William Turner, 1845 Metropolitan Museum, New York
Baleiniers, William Turner, 1845 Metropolitan Museum, New York

 

 

" À minuit, l'activité des chaudières était à son comble. la carcasse avait été larguée ; nous avions fait de la toile ; le vent fraîchissait ; sur le fauve océan, l'obscurité était profonde. On voyait pourtant, de temps à autre, des flammes ardentes, langues bifurquées jaillies des cheminées encrassées de suie, lécher cette ténèbre et illuminer jusqu'aux plus hauts cordages du gréement, comme le célèbre feu grégeois*. Le navire embrasé courait de plus belle, comme s'il eût été voué à l'accomplissement d'une impitoyable vengeance... 

   En face des bouches des chaudières, de l'autre côté de l'âtre de bois, se trouvait le guindeau. C'était un véritable sofa marin. Les hommes de la bordée de quart s'y délassaient lorsqu'ils n'avaient pas d'occupation particulière ; ils regardaient longuement les rougeoiements du feu, qui finissaient par leur brûler les yeux dans leurs orbites. Les visages cuivrés, à présent barbouillés de fumée et de sueur, les barbes en broussaille et, par contraste, l'éclat barbare des dents - tous ces détails acquéraient un singulier relief en subissant les capricieuses colorations du feu.

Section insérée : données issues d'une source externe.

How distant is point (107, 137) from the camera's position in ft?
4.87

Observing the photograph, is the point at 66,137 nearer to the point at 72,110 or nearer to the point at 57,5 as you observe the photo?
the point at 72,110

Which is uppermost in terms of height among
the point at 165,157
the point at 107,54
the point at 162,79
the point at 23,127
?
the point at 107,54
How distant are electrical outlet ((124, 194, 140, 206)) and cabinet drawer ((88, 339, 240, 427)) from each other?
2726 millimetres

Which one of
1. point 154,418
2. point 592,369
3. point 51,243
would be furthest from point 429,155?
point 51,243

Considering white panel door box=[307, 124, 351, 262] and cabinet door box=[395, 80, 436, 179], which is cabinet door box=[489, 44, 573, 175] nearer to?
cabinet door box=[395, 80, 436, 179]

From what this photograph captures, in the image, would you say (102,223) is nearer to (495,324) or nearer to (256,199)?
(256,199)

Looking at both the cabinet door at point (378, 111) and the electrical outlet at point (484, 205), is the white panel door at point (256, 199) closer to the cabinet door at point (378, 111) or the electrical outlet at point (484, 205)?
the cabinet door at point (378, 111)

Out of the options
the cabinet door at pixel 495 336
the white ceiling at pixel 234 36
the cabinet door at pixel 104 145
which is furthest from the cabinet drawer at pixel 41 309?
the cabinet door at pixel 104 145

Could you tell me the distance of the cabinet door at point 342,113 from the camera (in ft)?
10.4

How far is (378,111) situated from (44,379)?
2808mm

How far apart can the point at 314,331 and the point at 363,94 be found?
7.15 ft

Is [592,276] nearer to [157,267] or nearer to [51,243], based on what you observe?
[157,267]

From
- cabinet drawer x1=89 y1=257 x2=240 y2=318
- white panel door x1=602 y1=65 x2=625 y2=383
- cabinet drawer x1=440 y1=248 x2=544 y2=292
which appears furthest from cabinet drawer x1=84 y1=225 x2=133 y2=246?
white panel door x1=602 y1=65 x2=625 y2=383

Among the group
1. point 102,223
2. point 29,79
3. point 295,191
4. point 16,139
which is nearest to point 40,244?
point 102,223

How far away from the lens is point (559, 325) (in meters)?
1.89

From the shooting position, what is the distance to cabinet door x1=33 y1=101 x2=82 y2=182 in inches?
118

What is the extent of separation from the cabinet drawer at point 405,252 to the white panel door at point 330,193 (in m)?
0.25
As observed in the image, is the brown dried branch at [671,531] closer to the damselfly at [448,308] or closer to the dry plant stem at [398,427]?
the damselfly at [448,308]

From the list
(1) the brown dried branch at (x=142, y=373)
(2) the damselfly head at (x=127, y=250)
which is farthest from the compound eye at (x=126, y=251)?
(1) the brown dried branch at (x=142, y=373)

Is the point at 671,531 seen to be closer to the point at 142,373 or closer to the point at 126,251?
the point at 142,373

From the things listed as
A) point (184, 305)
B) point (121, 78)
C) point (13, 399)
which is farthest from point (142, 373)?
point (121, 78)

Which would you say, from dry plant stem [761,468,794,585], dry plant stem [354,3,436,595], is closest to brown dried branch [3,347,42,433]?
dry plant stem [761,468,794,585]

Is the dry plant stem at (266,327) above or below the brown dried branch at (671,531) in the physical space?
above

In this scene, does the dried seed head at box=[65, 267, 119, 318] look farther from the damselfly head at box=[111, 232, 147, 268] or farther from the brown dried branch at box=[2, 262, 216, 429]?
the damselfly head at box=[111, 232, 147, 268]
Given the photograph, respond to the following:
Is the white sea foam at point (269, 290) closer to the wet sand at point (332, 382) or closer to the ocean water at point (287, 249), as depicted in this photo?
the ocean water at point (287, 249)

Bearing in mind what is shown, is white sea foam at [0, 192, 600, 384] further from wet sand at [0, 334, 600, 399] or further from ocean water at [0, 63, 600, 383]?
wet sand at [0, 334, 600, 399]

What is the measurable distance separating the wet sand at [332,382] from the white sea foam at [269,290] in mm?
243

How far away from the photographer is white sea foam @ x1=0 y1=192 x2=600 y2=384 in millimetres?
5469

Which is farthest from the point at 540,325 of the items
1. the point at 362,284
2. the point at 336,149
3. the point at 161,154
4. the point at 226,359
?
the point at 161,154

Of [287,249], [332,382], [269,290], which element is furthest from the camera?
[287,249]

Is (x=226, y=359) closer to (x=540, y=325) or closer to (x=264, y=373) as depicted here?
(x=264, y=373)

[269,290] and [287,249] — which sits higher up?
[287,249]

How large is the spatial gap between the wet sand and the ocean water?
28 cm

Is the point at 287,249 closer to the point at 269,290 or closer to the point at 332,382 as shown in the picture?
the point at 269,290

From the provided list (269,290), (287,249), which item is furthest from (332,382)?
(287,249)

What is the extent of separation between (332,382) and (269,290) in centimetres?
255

Et tandis qu'ils se racontaient leurs aventures sacrilèges, narraient d'un ton allègre  leurs récits de terreur, que fusaient de leur gorge des rires barbares, fourchus comme les flammes des chaudières ; tandis que devant eux les harponneurs passaient et repassaient  en gesticulant  véhémentement  avec leurs énormes fourches et leurs écumoires, que le vent hurlait sans discontinuer et que les flots bondissaient, que le navire grondait et piquait, et menait sans faiblir son enfer rougeoyant  toujours plus loin dans la noirceur des eaux et de la nuit, mâchant avec dédain l'os blanc du cachalot et crachant avec rage de tout côté - à ce moment le Péquod, dans sa course éperdue, avec son fret de sauvages, chargé de feu et brûlant un cadavre, plongeant dans ces obscure ténèbres - à ce moment le navire semblait bien être la réplique matérielle de l'âme du monomaniaque qui le commandait.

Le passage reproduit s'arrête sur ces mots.